Erlebniswelt Freibad: Bahnen ziehen zwischen Brüsten
Absurdes Theater, regulierte Anarchie und soziologisches Brennglas – unsere Autorin findet: Der Zustand Freibad muss unbedingt verteidigt werden.
E ingeschnürt in einen neuen Sportbadeanzug laufe ich durchs berühmte Kreuzberger Prinzenbad. Es riecht nach Schwüle, Stress und Kinderkacke. Zwei Jungs oben ohne – einer mit flacher Brust und einer mit ordentlich Brustdrüsengewebe – gehen direkt vor mir zum Becken.
Ist die Kreuzung meines und ihres Weges Murphy’s Law? Versuche ich zum Zwecke der Überholung in die Lücke zwischen ihnen vorzurücken, führen sie ihre Wegstrecke enger. Setze ich zum großen Bogen an, vergrößern sie die Lücke.
Am Becken angekommen, verschaffen wir uns einen Überblick. Während ich nach der Bahn suche, auf der am wenigsten los ist, unterstelle ich den beiden, nach hübschen Mädchen zu schauen.
Nach ein paar Bahnen merke ich, dass mir ein Hinterherschwimmer mehrfach in die Beine greift.
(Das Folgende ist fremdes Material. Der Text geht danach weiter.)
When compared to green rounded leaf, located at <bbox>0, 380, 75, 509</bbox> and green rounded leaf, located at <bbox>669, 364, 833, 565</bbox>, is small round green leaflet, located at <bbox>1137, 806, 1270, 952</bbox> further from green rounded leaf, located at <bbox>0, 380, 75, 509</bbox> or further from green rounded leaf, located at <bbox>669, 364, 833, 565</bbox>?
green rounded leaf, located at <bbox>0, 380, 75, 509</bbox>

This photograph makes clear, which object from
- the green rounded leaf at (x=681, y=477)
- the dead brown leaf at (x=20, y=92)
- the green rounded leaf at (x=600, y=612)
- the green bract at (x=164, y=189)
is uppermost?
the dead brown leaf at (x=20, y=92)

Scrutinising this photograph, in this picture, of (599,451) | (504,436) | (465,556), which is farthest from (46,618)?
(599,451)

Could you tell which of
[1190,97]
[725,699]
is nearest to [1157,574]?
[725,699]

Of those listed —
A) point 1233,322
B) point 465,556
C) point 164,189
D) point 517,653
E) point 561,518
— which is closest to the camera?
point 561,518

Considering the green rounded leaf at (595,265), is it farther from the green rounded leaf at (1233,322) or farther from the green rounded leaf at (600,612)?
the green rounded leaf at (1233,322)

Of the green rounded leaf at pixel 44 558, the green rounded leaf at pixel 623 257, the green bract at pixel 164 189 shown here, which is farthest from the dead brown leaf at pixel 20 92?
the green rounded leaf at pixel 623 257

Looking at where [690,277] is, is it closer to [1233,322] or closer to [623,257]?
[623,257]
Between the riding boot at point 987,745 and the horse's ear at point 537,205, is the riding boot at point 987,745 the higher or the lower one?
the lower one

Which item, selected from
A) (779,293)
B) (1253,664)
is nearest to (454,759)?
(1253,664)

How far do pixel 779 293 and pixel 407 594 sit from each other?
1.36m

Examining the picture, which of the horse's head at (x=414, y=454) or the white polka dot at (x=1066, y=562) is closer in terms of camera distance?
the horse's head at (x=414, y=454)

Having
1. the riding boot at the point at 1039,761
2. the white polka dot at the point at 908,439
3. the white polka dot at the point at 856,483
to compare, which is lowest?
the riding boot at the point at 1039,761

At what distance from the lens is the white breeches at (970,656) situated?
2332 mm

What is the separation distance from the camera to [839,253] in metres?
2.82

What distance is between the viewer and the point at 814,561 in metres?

Ich stoppe, dreh mich um und schimpfe: „Es reicht jetzt, du Idiot!“ Ich sehe in ein typisches Schwimmergesicht: stumpf-doofer Blick hinter getönter Schwimmbrille und offen stehender Mund. Aus dem Mund kommt nichts, die Person wechselt kurzerhand Bahn und Richtung und pflügt technisch stark mangelhaft und hyperaggressiv davon. „Vollarsch“, schimpfe ich.
Nach der Person mit den wippenden Brüsten fahnden
Als mir die Person auf der Rückrunde entgegenschwimmt – ich erkenne den aggressiv-mangelhaften Stil – erblicke ich wippende Brüste. Einer der Jungs von vorhin? Nein! Form und Größe der Brüste sind eindeutig weiblicher.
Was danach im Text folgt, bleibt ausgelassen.